What does it mean, Biosecurity?
At the end of 2014, Canada and the United States began seeing some domestic poultry on the west coast suffering from an extremely pathogenic strain of avian influenza (AI). Because of the too high mortality rate (up to 50% within 48 hours) of chickens and turkeys infected with this virus, the virus can be classified as a highly pathogenic Avian influenza virus. The issue migrated east into the central regions of North America in the spring of 2015. This disease travels through North America through the migratory flyways of wild birds (such as gangs and ducks). By mid-May 2015, over 35 million laying hens in the United States had learned more about this outbreak. That’s 10% of the US stock of eggs.

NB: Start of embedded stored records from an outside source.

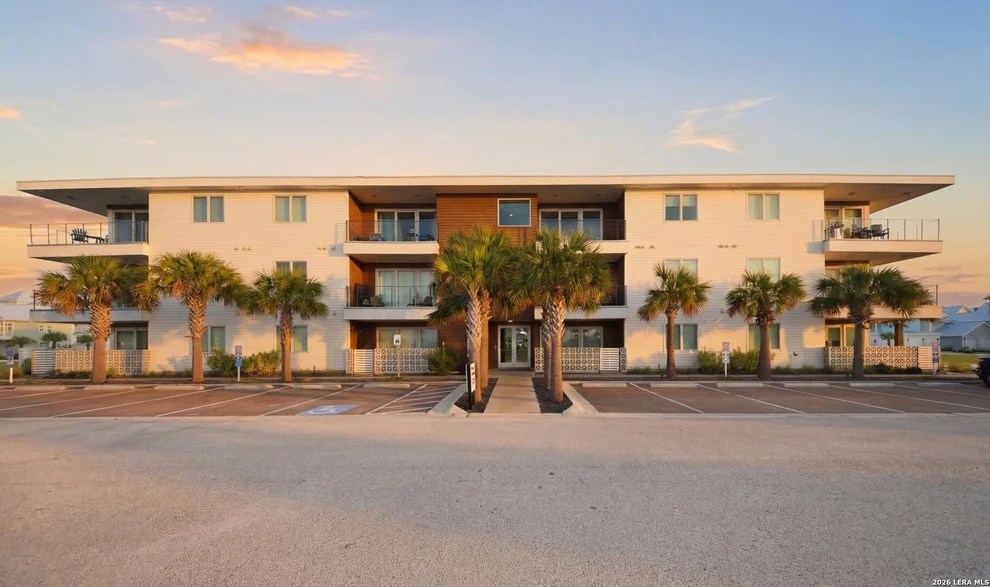 Unit for sale at 630 W Center Street, Port Aransas, TX 78373
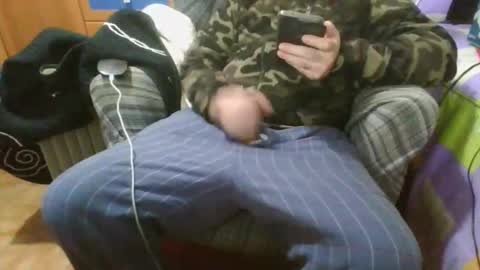 zostrum online show from 04-01-26, 11:13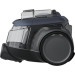 Electrolux Пилосос Electrolux EL61C3DB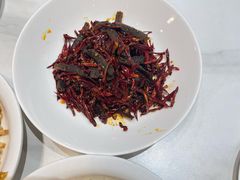 -鱼痴渔醉·食鲜集(月亮湾店)
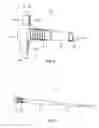 Fig. 06 - Deployment mechanisms for multi-function surgical instruments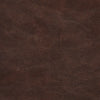 Maxwell Fabric Marzano-Nj # 264 Mole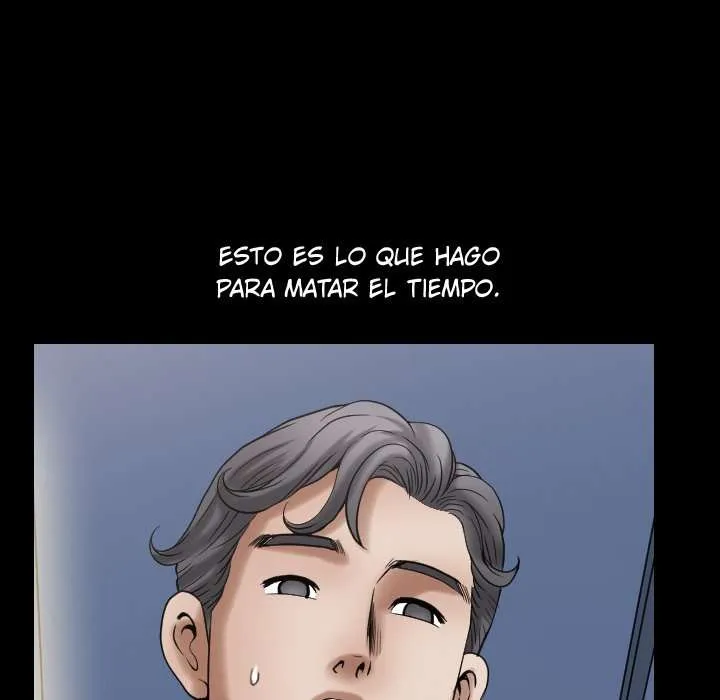 Vecinos Capítulo 55 - Página 98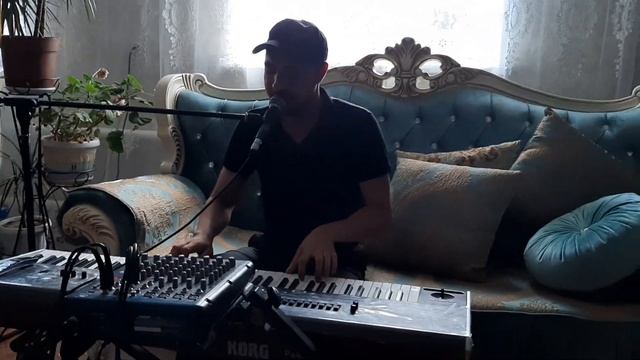 Степа канученко...цыганская песня госпожа игла! смотреть онлайн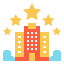 Review icon 64x64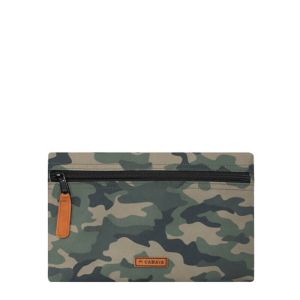 Grande pochette BagPockets 25 cm Alcazaba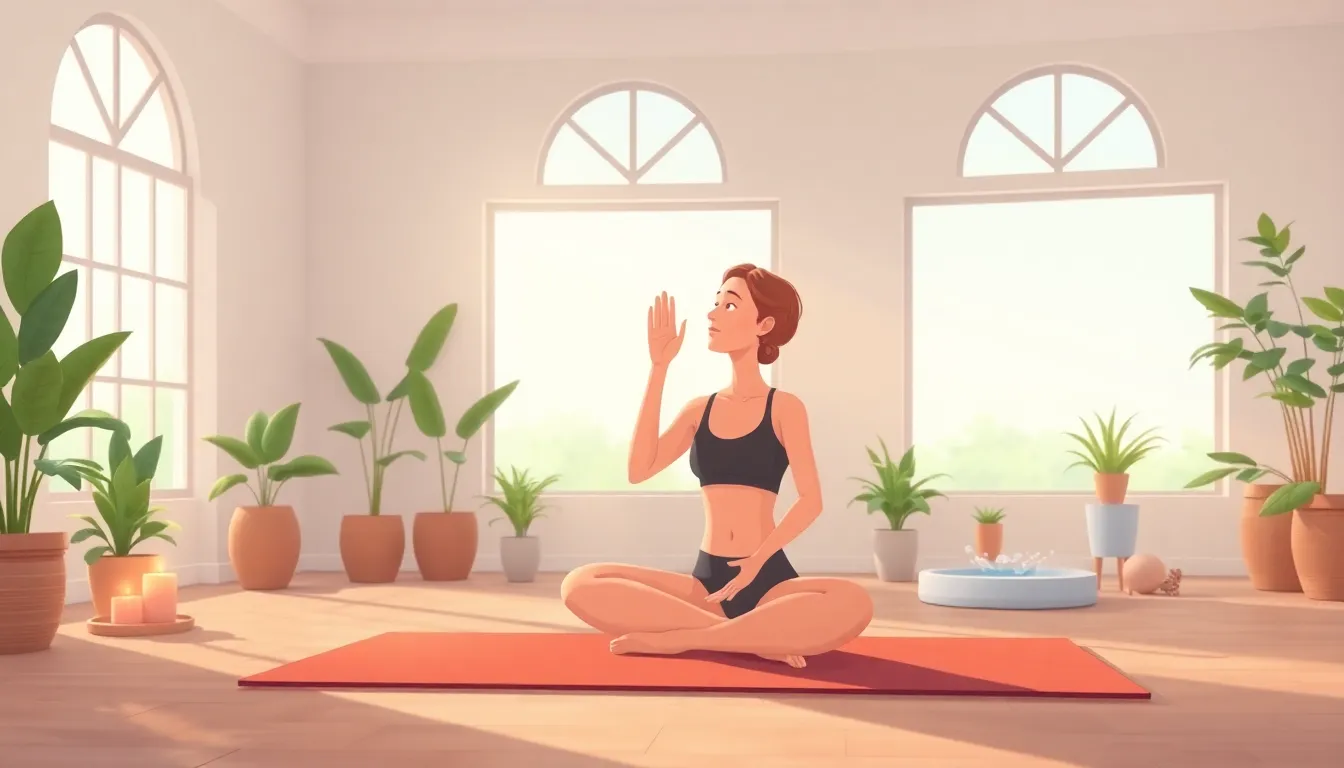 4. Produženo Izdahivanje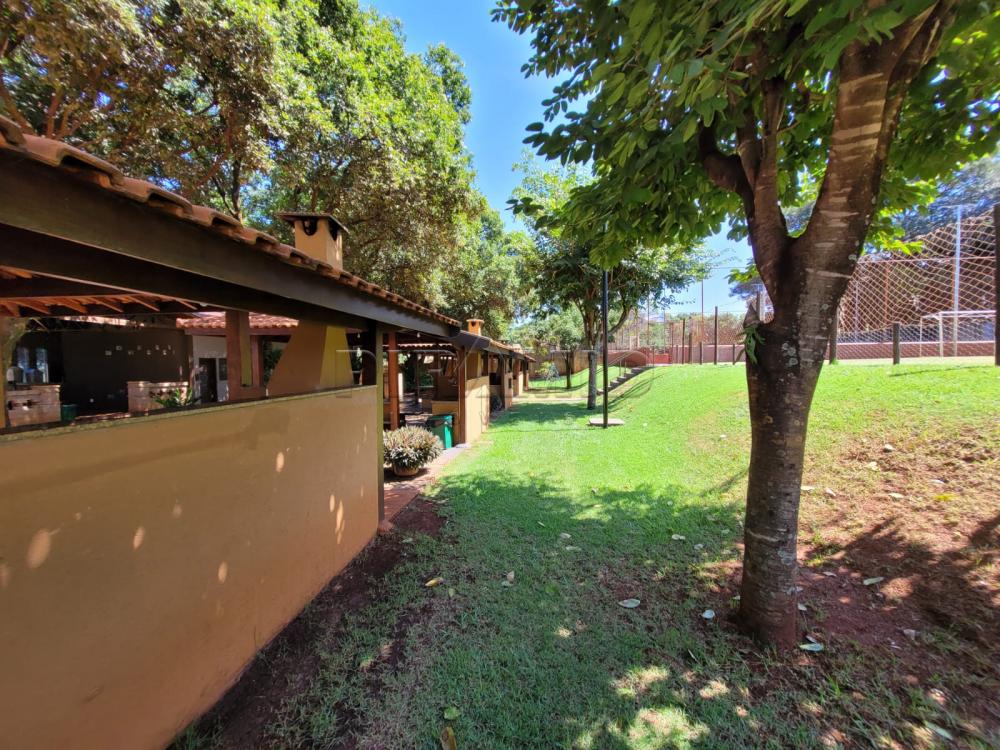 Comprar Casa / Condom&iacute;nio em Bonfim Paulista R$ 1.300.000,00 - Foto 51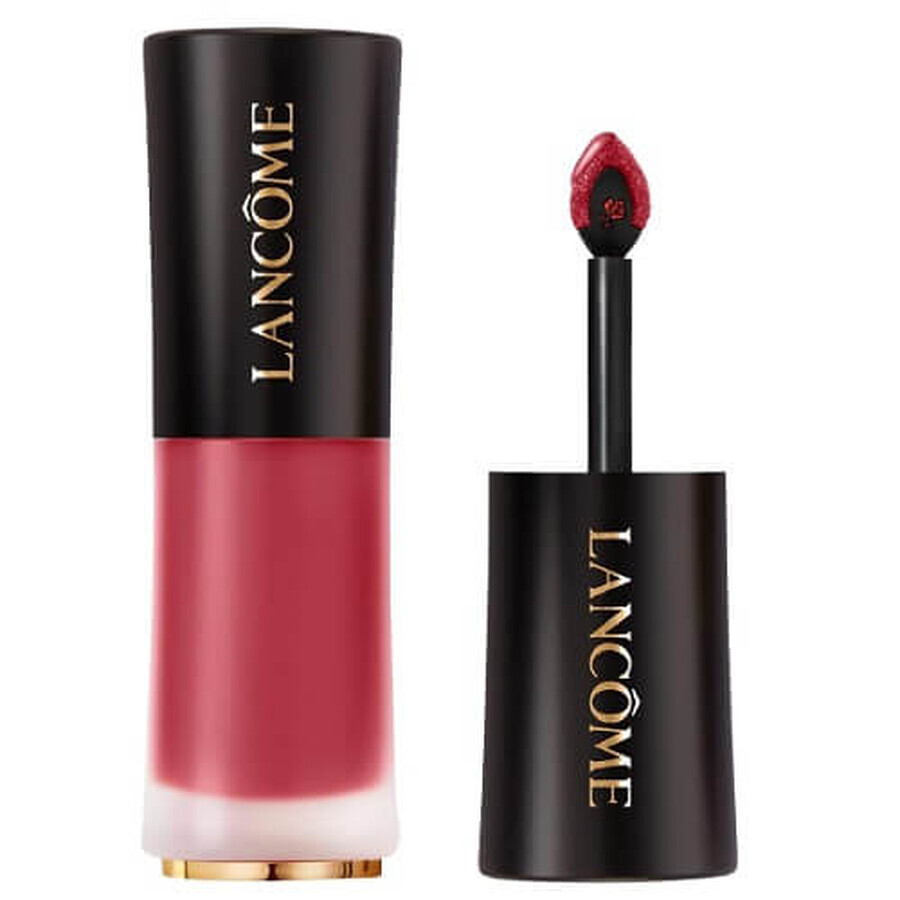 L`Absolu Rouge Drama Ink L`Absolu Rouge Drama Ink, 270 Peau Contre Peau, 6 ml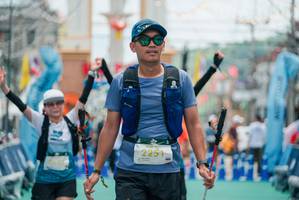 BIB: 
                            <button type="button" onclick="openModal(26515222)" class="btn btn-primary btn-sm float-right btn-popup" data-toggle="modal" data-target=".modal-high-quality">
                        <i class="fas fa-shopping-cart"></i> Add to Cart
                    </button>
                                            <button type="button" onclick="isThisMe(26515222, true)" class="btn btn-success btn-sm float-right btn-popup btn-isme hidden" data-toggle="tooltip" data-placement="bottom" title="นี่คือรูปของคุณใช่ไหม คลิกที่นี่เพื่อเอาเข้าอัลบั้ม">
                        <i class="fas fa-plus"></i> Add to album
                    </button>
                    <button type="button" onclick="isThisMe(26515222, false)" class="btn btn-warning btn-sm float-right btn-popup btn-isnotme hidden">
                        <i class="fas fa-ban"></i> Remove from album
                    </button>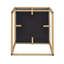 Tabouret de bar et de comptoir Simmerman-435042329-528493407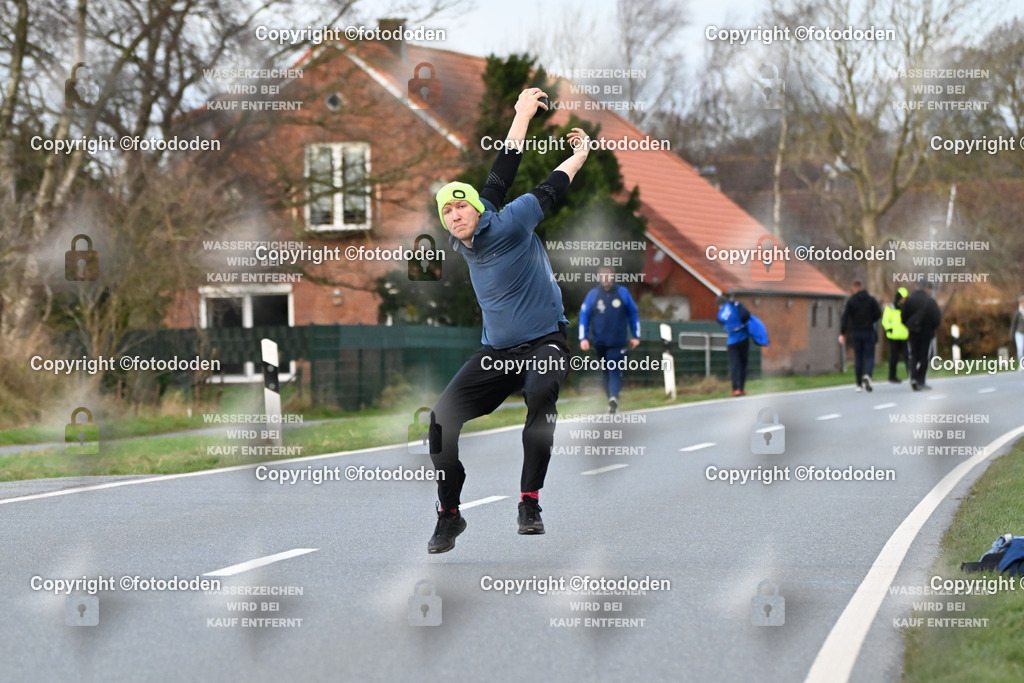 DSC_3316 | Bente Goldenstein / Stedesdorf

It’s highly infectious, and domestic chickens and turkeys have no immunity to the disease, which renders this strain of avian influenza so problematic. Currently, no vaccinations can be used to prevent disease, so the only instruments in our biosecurity toolbox are practices that prevent the virus from entering our farms. But there is a way to avoid massive catastrophe, which is to use biosecurity services.
What is Biosecurity?
We know a little bit of prediction, but bio-safety is key to preserving our hens’ wellbeing so that we can consistently provide healthy and plentiful food to Canadians. The initial concept of biosafety began with a series of prevention steps to minimize infectious diseases in crops and animals. We do a lot to shield our farms from our hens’ vaccination while they are young or our barns are washed and disallowed. We believe the inside of our barns are “cleaner” to protect our hens and eggs than the outside surroundings. We try to eliminate both bacteria and viruses from accessing the grenades, which is why we are continually subject to stringent biosecurity controls. And now, more critical than ever are these steps.
How can Biosecurity on our farms be implemented?
We still use our farms to avoid Biosecurity from infecting our chickens, as are many other poultry pathogens and infections. Biosafety begins at the gate of the farm! Our poultry staff arrive and turn to “clean” barn clothes automatically as they reach the barns. These clothes remain in the barn and are not exposed to the exterior parts of the barn. They enter the dressing room and place their new wraps, hair net, and masks on their faces.
Street clothes that may be tainted by anything that hurts hens are important. It is important. You then “break the red line” by replacing your sneakers for clean barn sneakers or covering your street shoes for plastic boots to reach the barn. A contaminant might just as quickly be like duck or goose manure adhering to a shoe bottom.
Biosecurity protects Canada’s egg supply.
Because of the effects on this high-pathogenic avian flu’s poultry industry, all of our stations and farms are adopting improved stringent biosecurity procedures to mitigate our chance of this awful outbreak. Drivers wear biosafety apparel (disposable covers) and boots (plastic shoe cover) while visiting local egg farmers regularly to pick up their eggs for scoring. They clean the cars’ spokes and tire wells. We do the same on the field for both vehicles visiting and being notified to poultry farms in Biosecurity. These improved biosecurity initiatives will remain in place until late June or later at the end of the spring migration, based on how far AI continues to disperse across North America and throughout the wild bird community.